A substantial part of the yeast central metabolism is regulated by phosphorylation

The Yeast 7.6 genome-scale metabolic model is manually curated by experts and contains 2302 reactions that have been assigned one or more of the 909 (15%) protein-coding genes to be catalyzing these specific reactions. Based on the stringency criteria to define a p-site (designated as ALL for all p-sites and HC), 412 (45%) or 197 (22%) of the metabolic proteins are phosphorylated and may control 1176 or 656 reactions, respectively. Thus, protein phosphorylation is likely to exert significant control over the yeast central metabolism (see Figure 1). A previous analysis on older and less filtered datasets also identified half of the metabolic proteins as being phosphorylated (Oliveira and Sauer 2012). Similarly, a review focused on yeast carbon metabolism reported more than half of the relevant enzymes to be targets of post-translational modifications (Tripodi ), whereas another review has identified 41 phosphoregulated enzymes that have been experimentally verified (Chen and Nielsen 2016). Furthermore, genetic perturbations of the yeast kinome revealed significant changes in concentrations of hundreds of intracellular metabolites (Schulz ).

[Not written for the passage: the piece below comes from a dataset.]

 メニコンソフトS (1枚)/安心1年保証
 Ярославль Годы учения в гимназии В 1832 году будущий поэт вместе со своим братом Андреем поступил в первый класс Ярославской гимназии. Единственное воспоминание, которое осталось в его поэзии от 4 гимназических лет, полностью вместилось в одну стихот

Although the current phosphoproteomic data are incomplete in terms of individual p-site detection, an analysis by our group has revealed that most of the phosphoproteins have already been detected (Vlastaridis ), thus these conclusions appear robust.

Figure 1

Protein phosphorylation is likely to exert significant control over S. cerevisiae central metabolism. Nodes represent metabolites and lines represent reactions in the Kyoto Encyclopedia of Genes and Genomes (KEGG) metabolic map. Blue color is for reactions that are controlled by at least one enzyme that undergoes phosphorylation. Red color is for reactions that are controlled by at least one enzyme that contains High Confidence (HC) p-site/s. Mapping was performed with the KEGG mapper tool (Kanehisa ), using the Uniprot identifiers of the yeast phosphorylated enzymes. A significant proportion of metabolic proteins are phosphorylated and yet there does not seem to be any major enrichment or depletion for phosphorylation in metabolic enzymes compared to the rest of the proteome (45 and 27% for ALL and HC, respectively). Twelve percent (1668/14339) of ALL and 9% (499/5519) of HC p-sites are found in metabolic proteins (designated as phosphometabolic proteins). On average, phosphometabolic proteins have 4 and 2.5 p-sites (ALL and HC, respectively), whereas the rest of the phosphoproteome has 5.7 and 3.7 p-sites, respectively, a statistically significant difference (Wilcoxon p-value < 0.006). In addition, 31% of ALL metabolic and 20% of HC metabolic p-sites are found within PFAM domains, indicating a potentially significant impact on structure, and probably on function. In contrast, 21% of ALL and 21% of HC p-sites are found within PFAM domains (see Table 1). Nevertheless, the next section shows that important enzymes tend to be regulated by phosphorylation.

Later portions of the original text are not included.